Records of spatial relationships:
____________

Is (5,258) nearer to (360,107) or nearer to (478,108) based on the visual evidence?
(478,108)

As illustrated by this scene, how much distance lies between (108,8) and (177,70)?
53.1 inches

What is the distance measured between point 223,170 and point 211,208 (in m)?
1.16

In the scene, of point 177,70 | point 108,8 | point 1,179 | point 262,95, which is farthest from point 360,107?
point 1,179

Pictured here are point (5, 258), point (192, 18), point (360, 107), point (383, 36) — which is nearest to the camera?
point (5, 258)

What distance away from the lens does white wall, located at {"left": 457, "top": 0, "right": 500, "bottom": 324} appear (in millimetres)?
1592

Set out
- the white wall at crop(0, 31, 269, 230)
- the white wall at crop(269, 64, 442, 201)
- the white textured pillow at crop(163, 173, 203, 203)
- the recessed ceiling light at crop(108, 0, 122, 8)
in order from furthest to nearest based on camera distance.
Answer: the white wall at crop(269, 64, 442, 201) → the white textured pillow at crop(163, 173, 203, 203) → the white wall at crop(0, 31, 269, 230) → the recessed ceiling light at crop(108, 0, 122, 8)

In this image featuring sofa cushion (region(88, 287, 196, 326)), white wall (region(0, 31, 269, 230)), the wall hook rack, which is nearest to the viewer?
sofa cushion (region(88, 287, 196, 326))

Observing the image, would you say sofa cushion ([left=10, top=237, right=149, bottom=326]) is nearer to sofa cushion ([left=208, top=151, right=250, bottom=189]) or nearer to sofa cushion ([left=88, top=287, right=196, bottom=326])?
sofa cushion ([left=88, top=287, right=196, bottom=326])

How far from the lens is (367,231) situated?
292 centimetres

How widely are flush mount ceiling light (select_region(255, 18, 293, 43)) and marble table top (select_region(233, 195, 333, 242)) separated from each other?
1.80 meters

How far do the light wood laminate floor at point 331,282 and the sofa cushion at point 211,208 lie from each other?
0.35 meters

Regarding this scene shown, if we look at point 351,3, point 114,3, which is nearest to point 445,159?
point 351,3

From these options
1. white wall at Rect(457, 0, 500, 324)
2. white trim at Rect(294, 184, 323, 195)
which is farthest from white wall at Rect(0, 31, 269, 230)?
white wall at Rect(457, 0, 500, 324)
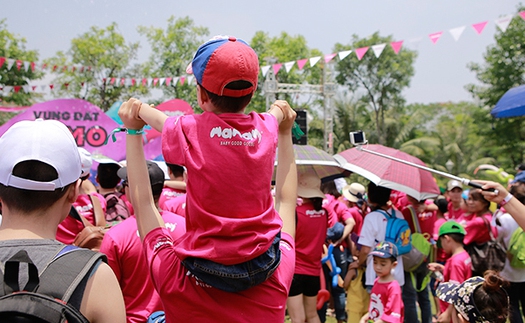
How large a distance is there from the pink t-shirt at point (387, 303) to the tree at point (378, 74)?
106ft

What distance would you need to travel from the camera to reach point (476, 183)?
2830mm

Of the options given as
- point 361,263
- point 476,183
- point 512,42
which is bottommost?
point 361,263

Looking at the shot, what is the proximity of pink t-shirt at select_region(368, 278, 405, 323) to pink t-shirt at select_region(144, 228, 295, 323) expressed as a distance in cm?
289

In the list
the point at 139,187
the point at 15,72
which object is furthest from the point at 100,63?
the point at 139,187

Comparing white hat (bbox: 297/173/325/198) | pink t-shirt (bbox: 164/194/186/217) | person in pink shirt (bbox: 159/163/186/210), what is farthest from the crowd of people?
white hat (bbox: 297/173/325/198)

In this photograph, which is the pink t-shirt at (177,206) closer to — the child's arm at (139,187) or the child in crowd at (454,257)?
the child's arm at (139,187)

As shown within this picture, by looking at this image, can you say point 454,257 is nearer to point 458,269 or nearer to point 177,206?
point 458,269

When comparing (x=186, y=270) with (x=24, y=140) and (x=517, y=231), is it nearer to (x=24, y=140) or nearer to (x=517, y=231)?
(x=24, y=140)

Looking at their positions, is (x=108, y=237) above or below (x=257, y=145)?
below

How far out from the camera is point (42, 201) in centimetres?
144

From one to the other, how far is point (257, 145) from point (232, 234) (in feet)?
0.97

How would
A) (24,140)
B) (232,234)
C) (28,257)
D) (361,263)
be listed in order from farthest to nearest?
(361,263) → (232,234) → (24,140) → (28,257)

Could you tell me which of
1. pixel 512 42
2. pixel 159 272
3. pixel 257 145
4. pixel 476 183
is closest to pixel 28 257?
pixel 159 272

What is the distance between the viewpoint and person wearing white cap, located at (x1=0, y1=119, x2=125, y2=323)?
4.41 feet
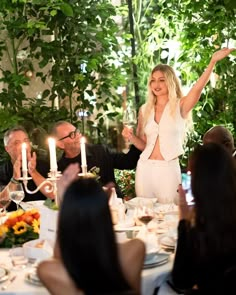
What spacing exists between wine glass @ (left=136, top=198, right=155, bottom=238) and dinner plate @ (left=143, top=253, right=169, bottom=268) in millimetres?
255

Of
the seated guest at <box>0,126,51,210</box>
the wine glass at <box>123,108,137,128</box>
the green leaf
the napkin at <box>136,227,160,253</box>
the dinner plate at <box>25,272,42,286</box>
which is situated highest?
the green leaf

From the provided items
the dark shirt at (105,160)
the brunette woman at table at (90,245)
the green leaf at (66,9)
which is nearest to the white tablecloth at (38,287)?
the brunette woman at table at (90,245)

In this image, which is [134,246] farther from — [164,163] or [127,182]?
[127,182]

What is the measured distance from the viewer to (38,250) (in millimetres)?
2070

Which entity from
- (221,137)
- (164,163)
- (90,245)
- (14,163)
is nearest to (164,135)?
(164,163)

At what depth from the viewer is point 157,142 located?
3680 millimetres

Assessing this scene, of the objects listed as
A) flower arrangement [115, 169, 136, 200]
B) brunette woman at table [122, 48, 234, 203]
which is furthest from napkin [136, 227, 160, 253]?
flower arrangement [115, 169, 136, 200]

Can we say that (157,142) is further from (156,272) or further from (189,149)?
(156,272)

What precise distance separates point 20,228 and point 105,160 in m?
1.52

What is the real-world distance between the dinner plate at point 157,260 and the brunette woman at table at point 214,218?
22 centimetres

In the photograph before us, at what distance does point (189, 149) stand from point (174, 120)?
109 centimetres

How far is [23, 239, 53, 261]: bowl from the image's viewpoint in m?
2.07

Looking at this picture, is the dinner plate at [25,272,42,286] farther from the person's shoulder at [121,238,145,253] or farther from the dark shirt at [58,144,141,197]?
the dark shirt at [58,144,141,197]

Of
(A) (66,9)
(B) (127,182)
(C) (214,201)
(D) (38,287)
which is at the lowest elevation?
(B) (127,182)
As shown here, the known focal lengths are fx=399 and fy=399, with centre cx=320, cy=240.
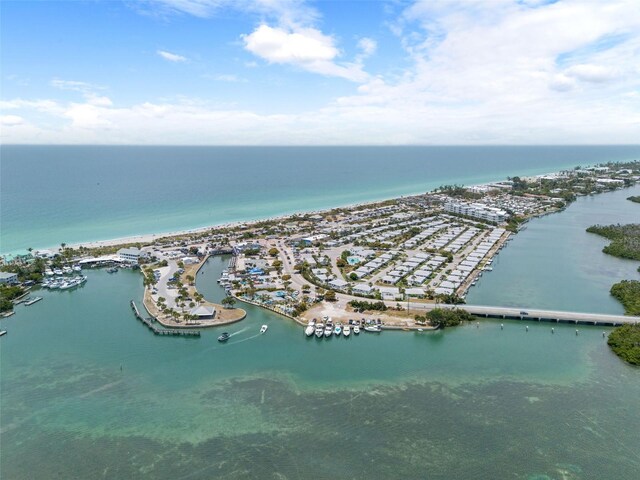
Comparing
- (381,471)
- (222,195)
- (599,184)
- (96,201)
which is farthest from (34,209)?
(599,184)

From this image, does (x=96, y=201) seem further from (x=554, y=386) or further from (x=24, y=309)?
(x=554, y=386)

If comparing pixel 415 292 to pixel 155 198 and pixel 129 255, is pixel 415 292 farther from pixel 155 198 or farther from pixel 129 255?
pixel 155 198

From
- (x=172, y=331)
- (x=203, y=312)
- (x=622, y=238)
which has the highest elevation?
(x=622, y=238)

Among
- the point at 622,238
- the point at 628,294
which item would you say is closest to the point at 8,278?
the point at 628,294

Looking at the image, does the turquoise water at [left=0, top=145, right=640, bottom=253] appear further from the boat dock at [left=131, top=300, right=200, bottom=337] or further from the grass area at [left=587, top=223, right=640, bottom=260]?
the grass area at [left=587, top=223, right=640, bottom=260]

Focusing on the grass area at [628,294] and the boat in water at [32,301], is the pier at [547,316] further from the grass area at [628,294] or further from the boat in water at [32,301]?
the boat in water at [32,301]

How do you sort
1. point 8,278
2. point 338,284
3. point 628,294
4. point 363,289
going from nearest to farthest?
point 628,294
point 363,289
point 338,284
point 8,278

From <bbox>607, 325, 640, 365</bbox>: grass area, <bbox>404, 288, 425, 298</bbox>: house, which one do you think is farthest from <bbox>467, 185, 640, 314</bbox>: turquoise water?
<bbox>607, 325, 640, 365</bbox>: grass area
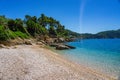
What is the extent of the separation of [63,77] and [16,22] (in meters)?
53.9

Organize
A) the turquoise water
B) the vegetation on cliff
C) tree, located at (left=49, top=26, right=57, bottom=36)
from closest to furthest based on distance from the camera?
the turquoise water, the vegetation on cliff, tree, located at (left=49, top=26, right=57, bottom=36)

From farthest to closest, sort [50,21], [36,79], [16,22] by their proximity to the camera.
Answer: [50,21]
[16,22]
[36,79]

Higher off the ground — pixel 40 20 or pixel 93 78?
pixel 40 20

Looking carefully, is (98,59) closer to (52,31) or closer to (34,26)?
(34,26)

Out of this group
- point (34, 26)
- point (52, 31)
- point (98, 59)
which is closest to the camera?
point (98, 59)

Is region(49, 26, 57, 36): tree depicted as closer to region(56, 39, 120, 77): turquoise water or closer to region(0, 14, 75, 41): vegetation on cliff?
region(0, 14, 75, 41): vegetation on cliff

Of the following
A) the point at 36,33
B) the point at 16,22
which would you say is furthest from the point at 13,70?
the point at 36,33

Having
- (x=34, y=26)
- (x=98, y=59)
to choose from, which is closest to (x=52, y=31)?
(x=34, y=26)

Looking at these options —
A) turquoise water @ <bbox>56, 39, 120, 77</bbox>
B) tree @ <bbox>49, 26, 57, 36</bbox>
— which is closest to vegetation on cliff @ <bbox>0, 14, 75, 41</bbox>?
tree @ <bbox>49, 26, 57, 36</bbox>

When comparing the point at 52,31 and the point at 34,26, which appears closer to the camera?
the point at 34,26

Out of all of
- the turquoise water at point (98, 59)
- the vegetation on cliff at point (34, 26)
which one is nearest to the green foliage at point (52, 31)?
the vegetation on cliff at point (34, 26)

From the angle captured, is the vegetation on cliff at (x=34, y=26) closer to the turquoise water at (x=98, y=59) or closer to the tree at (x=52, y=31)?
the tree at (x=52, y=31)

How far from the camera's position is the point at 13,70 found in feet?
42.8

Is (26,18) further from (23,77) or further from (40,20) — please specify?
(23,77)
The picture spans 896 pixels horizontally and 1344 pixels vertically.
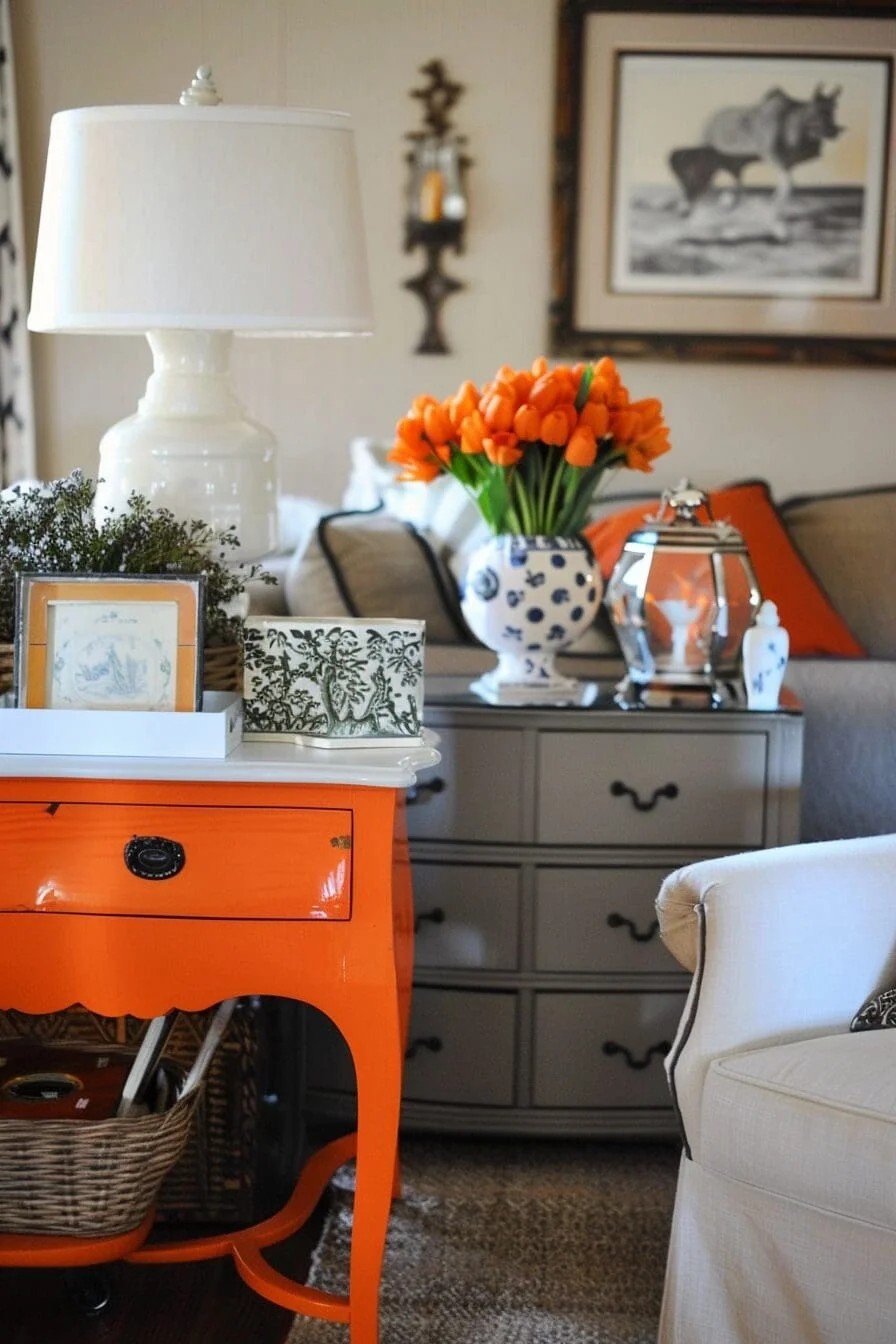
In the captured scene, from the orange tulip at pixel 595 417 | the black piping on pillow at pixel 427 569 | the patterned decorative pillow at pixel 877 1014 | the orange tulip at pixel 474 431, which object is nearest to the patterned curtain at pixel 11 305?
the black piping on pillow at pixel 427 569

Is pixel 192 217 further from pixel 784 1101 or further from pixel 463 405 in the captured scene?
pixel 784 1101

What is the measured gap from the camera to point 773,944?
1641 millimetres

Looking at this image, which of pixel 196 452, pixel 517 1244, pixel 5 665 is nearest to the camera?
pixel 5 665

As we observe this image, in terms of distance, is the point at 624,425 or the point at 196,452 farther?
the point at 624,425

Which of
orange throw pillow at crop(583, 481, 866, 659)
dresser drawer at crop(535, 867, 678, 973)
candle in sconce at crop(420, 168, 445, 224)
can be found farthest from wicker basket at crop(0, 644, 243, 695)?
candle in sconce at crop(420, 168, 445, 224)

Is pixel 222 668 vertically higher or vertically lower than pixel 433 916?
higher

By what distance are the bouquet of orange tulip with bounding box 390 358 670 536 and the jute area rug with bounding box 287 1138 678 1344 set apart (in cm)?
92

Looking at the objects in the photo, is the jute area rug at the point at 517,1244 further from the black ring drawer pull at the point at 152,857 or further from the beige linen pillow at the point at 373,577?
the beige linen pillow at the point at 373,577

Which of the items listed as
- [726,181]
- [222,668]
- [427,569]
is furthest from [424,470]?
[726,181]

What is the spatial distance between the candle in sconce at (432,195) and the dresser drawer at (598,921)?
1.76m

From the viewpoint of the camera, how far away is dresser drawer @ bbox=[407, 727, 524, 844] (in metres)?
2.14

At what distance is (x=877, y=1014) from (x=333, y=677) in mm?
698

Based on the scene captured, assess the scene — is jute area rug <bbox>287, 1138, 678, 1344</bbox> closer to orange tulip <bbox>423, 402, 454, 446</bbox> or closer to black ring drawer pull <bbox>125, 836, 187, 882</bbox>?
black ring drawer pull <bbox>125, 836, 187, 882</bbox>

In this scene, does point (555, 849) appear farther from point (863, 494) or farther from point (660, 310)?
point (660, 310)
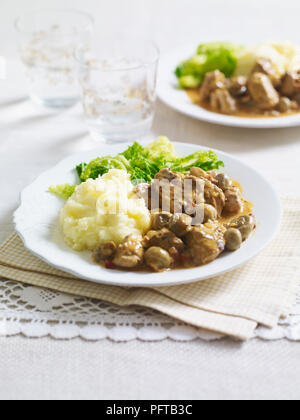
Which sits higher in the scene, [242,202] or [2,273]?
[242,202]

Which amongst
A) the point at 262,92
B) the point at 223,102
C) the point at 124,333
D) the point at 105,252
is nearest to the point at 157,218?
the point at 105,252

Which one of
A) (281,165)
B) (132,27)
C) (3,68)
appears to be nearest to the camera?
(281,165)

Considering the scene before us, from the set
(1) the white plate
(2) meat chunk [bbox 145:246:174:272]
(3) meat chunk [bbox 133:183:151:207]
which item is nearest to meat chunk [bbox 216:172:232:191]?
(1) the white plate

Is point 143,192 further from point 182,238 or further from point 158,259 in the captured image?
point 158,259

____________

Reproduce word for word the part of the data above that opens with the line containing "Observing the image, would" and closes with the line containing "292 centimetres", including both of those lines.

FINAL RESULT:
Observing the image, would you say sofa cushion ([left=10, top=237, right=149, bottom=326]) is nearer to sofa cushion ([left=208, top=151, right=250, bottom=189]) or nearer to sofa cushion ([left=88, top=287, right=196, bottom=326])?
sofa cushion ([left=88, top=287, right=196, bottom=326])

How far from the lens is (367,231) situated?
292 centimetres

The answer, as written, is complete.